L'anthropologie cherche à travers les différences les traits communs aux différentes cultures et finalement à l'Homme avec une majuscule. L'idée sous-jacente est bien qu'il n'y a qu'un seul et même Homme derrière chacun humain.
Mais si cette hypothèse est vraie alors la vérifier en cherchant un universel derrière chaque acte, chaque action, chaque outil, chaque objet ou chaque rite devient très compliqué. Le risque en effet est de tomber dans les pièges d'une mauvaise abstraction et dans le syndrome de Lichtenberg avec un couteau sans lame auquel il manque le manche.
Cette difficulté est l'un des paradoxes philosophiques de l'identité. Soit l'identité est une et deux choses identiques ne peuvent être distinguées ou bien elle est accidentelle et deux choses sont identiques parce qu'elles ne sont que similaires, c'est-à-dire qu'elles diffèrent par ailleurs.
L'idée d'une humanité une et unique est sans doute à comprendre en un sens théorique. En ce sens elle dit simplement que tous les hommes quels qu'ils soient procèdent de la même espèce et en ce sens ne sont pas distinguables et ne doivent pas l'être. C'est l'idée de la déclaration universelle des droits de l'Homme et c'est sur cette même conception que toute discrimination, quelle qu'elle soit entre des humains, sur quel critère que ce soit, est intolérable.
Mais d'un point de vue anthropologique ou de philosophie descriptive et non plus prescriptive ou normative, la question est différente. Considérer que tout est identique ou doit être identique revient à nier les différences qui justement sont des spécificités intéressantes. Si un classement est effectué sur cette base alors cette approche est condamnable, mais en revanche si elle considère que tout développement humain, quel qu'il soit, procède d'une même base, alors chacun apparaît comme un possible dans un menu rapporté à une fonction unique et spécifique.
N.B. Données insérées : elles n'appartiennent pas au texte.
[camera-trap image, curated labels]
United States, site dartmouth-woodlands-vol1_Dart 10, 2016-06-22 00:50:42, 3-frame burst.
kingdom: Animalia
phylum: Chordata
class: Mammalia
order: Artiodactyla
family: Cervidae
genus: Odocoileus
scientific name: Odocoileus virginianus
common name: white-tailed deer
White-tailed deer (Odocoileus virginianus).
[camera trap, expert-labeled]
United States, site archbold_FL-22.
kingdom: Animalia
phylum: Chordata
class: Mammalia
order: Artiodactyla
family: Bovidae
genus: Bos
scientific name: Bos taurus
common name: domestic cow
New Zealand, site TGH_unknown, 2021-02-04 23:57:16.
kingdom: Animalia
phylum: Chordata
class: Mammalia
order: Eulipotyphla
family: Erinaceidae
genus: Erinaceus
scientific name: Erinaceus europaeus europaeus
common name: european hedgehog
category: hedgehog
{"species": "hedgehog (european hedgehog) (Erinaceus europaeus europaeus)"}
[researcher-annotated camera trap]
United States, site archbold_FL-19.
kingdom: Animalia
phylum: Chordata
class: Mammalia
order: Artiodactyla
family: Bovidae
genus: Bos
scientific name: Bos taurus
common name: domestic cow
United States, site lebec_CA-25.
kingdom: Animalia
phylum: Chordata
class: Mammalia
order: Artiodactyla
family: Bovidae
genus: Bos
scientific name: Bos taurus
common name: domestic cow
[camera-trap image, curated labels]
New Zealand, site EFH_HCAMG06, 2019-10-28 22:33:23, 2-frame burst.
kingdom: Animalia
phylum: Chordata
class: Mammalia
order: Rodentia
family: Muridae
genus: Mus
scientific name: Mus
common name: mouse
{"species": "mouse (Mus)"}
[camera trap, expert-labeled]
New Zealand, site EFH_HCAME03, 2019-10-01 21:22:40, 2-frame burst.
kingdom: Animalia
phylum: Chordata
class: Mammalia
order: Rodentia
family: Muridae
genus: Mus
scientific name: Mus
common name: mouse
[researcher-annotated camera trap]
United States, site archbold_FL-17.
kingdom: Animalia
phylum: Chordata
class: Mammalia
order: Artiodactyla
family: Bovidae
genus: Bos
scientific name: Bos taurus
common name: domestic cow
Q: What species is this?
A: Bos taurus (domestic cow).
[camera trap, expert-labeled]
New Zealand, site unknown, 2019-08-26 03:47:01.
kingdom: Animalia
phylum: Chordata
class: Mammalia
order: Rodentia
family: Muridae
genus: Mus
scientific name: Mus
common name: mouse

Une robe en peau de saumon, une tunique en plume, une robe à panier ou un blue-jean ne sont que des choix possibles parmi le menu des vêtements eux-mêmes pensés comme une fonction biologique de protection et un usage social.
Les différences en ce sens sont des enrichissements, des développements qui permettent de cartographier les possibles humains et à partir de là faire apparaître des invariants ou au moins des pondérations qui permettraient, en négatifs de comprendre l'ampleur et la profondeur de la géographie mentale humaine.
L'idée, en définitive est la même, au lieu de partir du général bien difficile à définir a priori à particulier du particulier, on part du particulier pour déterminer le général. C'est dans le fond la fonction d'un musée ethnographique ou d'une enquête de terrain. Avec la restriction que le général ainsi déduit ne devient pas catégorique et ne détermine pas essentiellement l’espèce humaine, mais devient un outil d'affinement progressif d'un portrait de l'Homme. Cultiver la différence c'est en somme cultiver toute la créativité humaine et enrichir les possibles contre une uniformisation radicale appelée par une compréhension naïve car compréhensive des propriétés. Cette uniformisation est logique et confortable (qui n'a pas de blue-jean sans sa garde-robe) mais appauvrit considérablement, à terme, notre savoir sur nous-mêmes.
C'est pour cela qu'il faut garder traces de toutes les différences, les cultiver mais aussi et surtout prendre le temps de les observer, de les contempler et de les comprendre. Finalement, ce qui rend similaire chaque Homme c'est que chacun est différent et unique.